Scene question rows
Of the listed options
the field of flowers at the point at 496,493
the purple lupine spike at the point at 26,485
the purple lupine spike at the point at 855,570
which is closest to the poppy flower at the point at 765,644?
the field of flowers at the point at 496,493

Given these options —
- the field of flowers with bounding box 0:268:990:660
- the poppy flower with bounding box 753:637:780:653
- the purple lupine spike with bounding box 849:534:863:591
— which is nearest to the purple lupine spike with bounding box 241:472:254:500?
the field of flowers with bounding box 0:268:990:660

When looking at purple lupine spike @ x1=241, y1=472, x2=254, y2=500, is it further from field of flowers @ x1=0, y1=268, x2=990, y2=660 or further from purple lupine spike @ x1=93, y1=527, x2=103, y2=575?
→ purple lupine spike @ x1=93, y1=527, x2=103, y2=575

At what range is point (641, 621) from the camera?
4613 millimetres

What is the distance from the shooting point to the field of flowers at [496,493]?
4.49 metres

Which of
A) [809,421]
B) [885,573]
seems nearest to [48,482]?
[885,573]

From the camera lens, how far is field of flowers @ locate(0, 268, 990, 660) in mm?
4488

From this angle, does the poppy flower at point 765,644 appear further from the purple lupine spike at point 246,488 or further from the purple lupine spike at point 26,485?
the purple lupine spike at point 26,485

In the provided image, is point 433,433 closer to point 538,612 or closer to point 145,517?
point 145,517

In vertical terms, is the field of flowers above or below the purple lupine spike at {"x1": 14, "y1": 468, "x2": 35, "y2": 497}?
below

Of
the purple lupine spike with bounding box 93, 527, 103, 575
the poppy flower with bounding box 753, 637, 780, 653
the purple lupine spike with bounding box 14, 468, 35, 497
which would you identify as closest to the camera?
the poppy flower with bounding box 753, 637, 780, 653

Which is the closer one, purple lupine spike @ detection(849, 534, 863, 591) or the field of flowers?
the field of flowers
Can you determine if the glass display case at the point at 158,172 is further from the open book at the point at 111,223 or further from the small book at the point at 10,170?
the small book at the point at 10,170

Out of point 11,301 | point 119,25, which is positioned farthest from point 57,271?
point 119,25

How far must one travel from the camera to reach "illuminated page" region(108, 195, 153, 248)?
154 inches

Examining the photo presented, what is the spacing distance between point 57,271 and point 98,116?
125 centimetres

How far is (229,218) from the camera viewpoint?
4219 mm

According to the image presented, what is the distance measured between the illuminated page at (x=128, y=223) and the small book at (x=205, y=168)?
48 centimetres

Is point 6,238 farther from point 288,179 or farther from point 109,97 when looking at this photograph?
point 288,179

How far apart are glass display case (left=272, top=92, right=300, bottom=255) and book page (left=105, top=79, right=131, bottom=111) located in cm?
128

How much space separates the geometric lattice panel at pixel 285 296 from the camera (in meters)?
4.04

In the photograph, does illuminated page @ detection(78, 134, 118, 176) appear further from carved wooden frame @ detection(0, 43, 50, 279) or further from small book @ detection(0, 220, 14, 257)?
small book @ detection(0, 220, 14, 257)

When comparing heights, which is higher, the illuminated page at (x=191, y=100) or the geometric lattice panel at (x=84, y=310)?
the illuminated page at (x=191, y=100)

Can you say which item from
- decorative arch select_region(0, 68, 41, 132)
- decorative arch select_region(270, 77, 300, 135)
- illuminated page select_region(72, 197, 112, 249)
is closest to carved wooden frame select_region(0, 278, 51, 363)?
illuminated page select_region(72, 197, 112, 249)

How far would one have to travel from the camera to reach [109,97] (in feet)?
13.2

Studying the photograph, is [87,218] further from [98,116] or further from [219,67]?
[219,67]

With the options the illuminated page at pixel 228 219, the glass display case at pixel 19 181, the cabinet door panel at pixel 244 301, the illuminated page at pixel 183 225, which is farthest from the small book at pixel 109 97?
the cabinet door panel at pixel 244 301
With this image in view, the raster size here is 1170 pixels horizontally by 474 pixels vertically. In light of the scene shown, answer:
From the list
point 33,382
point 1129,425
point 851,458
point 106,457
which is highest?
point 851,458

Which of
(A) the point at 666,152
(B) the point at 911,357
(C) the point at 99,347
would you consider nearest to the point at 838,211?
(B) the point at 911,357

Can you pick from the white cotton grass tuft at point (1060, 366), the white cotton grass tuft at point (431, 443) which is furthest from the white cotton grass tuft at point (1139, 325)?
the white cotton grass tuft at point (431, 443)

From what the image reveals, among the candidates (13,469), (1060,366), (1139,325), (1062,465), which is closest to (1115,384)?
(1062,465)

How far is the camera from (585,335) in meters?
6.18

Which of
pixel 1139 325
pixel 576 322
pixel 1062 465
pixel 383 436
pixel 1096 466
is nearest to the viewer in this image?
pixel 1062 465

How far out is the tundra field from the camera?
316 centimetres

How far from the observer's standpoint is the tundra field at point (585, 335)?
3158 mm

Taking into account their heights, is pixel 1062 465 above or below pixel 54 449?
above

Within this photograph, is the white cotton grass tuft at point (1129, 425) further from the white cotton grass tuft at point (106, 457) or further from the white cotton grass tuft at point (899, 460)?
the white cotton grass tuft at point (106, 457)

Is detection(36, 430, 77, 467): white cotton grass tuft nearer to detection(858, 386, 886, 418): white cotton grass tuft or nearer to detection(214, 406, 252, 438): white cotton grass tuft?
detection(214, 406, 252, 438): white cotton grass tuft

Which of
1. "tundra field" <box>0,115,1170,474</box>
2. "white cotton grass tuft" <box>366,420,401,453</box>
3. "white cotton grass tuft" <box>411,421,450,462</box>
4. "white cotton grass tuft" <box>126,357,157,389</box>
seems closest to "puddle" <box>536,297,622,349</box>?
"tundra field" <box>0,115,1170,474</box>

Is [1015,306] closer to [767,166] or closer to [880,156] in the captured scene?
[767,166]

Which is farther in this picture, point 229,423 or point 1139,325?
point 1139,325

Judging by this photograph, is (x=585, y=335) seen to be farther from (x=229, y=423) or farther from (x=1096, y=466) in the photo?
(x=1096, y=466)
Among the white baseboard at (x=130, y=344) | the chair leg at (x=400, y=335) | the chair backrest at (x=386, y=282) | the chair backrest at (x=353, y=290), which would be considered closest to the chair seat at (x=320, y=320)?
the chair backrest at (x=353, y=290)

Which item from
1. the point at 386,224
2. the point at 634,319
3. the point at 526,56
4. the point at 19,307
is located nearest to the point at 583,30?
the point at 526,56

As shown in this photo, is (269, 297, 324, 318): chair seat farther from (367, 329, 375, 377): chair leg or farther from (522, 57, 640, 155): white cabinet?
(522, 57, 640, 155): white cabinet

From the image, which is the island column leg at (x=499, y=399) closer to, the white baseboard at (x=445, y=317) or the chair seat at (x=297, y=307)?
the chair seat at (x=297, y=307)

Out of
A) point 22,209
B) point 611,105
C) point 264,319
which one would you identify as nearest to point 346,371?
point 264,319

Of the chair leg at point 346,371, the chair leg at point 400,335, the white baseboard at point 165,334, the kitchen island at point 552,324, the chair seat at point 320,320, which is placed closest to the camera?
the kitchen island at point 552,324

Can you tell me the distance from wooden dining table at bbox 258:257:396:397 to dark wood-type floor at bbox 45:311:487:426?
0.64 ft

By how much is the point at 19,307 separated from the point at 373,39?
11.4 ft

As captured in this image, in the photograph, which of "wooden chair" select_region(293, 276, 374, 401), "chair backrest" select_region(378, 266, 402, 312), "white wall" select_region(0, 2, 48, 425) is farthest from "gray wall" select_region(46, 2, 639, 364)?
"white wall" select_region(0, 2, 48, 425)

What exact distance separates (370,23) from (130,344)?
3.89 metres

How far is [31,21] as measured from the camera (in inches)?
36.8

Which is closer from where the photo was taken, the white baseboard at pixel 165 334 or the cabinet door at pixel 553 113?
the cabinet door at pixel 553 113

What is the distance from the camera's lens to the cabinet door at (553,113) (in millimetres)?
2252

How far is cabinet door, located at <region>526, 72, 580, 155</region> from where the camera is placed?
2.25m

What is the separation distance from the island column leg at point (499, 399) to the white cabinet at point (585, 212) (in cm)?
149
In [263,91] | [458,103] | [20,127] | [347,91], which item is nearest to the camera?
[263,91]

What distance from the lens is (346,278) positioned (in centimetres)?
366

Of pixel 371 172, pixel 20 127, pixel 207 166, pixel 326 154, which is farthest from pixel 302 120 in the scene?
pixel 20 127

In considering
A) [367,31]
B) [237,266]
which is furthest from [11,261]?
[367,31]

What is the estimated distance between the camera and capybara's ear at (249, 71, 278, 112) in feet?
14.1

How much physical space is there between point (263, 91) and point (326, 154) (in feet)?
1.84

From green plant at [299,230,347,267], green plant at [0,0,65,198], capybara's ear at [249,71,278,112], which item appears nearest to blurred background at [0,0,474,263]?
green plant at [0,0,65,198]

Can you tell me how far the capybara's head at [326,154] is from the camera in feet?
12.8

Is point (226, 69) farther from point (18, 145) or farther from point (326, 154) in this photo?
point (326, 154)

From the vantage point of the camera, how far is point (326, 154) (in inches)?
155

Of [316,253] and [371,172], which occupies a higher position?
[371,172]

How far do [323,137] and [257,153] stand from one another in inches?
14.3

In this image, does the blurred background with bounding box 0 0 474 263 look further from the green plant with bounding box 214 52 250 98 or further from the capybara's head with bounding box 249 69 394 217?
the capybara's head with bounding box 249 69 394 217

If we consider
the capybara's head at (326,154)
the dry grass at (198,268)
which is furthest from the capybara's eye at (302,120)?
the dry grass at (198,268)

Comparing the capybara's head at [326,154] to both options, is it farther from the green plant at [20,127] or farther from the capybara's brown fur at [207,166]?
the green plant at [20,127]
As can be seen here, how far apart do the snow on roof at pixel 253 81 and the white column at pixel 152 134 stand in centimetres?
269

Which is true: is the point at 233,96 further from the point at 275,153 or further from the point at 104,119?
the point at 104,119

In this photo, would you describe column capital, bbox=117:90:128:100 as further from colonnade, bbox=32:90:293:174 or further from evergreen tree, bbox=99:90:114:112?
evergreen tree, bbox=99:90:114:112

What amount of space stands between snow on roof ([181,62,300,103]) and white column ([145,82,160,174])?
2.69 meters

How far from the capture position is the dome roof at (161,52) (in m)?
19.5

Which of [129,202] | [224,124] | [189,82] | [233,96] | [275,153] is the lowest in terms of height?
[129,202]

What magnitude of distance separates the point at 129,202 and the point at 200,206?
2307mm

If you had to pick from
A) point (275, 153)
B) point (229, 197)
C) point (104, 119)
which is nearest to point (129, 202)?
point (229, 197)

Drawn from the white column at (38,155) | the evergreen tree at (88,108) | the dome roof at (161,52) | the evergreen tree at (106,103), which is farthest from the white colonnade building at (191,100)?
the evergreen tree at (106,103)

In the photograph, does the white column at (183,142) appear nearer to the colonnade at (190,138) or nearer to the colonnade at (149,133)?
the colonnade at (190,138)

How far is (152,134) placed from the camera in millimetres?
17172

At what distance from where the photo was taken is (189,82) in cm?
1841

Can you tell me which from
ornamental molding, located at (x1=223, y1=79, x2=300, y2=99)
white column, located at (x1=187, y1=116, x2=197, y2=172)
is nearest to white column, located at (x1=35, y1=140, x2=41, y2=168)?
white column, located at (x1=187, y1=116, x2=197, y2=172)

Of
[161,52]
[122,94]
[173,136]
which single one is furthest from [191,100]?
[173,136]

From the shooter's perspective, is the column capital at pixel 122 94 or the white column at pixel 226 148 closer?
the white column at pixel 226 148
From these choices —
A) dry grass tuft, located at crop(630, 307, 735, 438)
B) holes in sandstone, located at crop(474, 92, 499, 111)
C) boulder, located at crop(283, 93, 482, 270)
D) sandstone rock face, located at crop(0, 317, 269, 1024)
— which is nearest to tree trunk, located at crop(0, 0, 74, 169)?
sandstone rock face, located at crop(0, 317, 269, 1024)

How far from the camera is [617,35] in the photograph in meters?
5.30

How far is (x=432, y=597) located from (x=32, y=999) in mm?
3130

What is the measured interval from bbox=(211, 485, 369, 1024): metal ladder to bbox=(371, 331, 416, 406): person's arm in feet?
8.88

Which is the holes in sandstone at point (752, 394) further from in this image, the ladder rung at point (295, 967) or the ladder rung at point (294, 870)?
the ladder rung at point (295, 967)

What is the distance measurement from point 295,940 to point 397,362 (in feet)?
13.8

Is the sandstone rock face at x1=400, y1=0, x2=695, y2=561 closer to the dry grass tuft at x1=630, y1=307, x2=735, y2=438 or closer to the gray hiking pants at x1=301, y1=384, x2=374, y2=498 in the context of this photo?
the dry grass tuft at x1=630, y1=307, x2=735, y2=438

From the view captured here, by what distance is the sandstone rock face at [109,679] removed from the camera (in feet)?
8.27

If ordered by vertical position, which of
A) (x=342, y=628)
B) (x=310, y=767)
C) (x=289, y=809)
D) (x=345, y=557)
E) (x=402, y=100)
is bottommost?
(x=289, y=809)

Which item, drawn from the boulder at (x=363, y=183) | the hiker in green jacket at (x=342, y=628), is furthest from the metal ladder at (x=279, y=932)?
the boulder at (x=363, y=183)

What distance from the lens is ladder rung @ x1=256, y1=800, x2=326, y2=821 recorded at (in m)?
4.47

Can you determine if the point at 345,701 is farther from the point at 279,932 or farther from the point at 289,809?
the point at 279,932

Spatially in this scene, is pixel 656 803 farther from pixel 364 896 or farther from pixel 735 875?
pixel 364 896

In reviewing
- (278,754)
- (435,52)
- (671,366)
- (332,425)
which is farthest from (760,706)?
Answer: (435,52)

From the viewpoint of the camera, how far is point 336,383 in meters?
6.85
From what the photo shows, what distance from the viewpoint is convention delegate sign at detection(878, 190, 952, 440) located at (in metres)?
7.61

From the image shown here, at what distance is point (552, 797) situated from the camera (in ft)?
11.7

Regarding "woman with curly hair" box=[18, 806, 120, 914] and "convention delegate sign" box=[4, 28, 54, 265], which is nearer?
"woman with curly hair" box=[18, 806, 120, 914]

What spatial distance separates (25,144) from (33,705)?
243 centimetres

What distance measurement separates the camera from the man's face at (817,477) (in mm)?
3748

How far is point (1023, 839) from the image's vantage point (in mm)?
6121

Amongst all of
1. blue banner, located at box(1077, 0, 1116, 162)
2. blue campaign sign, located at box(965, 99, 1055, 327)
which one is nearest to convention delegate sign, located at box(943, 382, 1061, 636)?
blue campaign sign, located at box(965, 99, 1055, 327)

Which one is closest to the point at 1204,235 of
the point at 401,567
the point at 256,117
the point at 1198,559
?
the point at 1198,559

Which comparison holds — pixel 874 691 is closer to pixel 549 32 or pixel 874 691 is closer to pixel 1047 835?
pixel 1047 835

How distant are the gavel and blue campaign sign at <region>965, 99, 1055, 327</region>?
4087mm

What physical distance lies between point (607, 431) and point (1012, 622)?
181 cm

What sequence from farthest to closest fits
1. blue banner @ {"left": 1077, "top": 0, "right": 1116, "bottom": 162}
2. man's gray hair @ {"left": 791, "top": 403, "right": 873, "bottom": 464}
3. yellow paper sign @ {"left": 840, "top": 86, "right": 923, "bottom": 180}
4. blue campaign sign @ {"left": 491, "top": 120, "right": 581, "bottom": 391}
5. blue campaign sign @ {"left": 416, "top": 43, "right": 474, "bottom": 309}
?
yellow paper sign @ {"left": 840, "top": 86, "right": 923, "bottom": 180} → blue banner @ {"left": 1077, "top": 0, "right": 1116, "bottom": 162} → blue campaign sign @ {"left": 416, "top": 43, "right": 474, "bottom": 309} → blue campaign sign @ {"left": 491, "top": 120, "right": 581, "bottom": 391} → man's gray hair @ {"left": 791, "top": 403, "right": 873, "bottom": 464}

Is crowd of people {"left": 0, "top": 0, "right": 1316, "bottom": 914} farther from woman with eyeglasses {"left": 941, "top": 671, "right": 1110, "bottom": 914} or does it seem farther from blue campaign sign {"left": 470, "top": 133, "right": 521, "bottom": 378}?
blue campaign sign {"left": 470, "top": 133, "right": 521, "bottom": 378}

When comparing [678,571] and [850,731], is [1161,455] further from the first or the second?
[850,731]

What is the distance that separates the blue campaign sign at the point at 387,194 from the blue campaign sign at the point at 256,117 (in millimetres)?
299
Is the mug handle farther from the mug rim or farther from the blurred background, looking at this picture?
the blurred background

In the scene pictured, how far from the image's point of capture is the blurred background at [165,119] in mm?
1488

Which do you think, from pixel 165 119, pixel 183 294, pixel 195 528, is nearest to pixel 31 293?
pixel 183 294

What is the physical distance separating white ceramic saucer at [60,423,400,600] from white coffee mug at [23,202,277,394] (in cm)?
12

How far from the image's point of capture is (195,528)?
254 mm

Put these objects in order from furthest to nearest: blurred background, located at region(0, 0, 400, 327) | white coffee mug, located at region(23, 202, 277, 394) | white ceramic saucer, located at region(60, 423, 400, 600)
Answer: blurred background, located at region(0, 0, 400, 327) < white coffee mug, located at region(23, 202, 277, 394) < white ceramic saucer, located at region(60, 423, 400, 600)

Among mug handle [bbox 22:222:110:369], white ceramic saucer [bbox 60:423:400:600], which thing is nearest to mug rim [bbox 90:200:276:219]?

Work to be completed: Repeat the rows above word for word, starting with the line that contains "When looking at purple" and ending with the line that contains "4613 millimetres", including both of those lines.

Output below:
When looking at purple lupine spike @ x1=241, y1=472, x2=254, y2=500, is it further from field of flowers @ x1=0, y1=268, x2=990, y2=660 or further from purple lupine spike @ x1=93, y1=527, x2=103, y2=575?
→ purple lupine spike @ x1=93, y1=527, x2=103, y2=575

At what range is point (641, 621) from the camera?
4613 millimetres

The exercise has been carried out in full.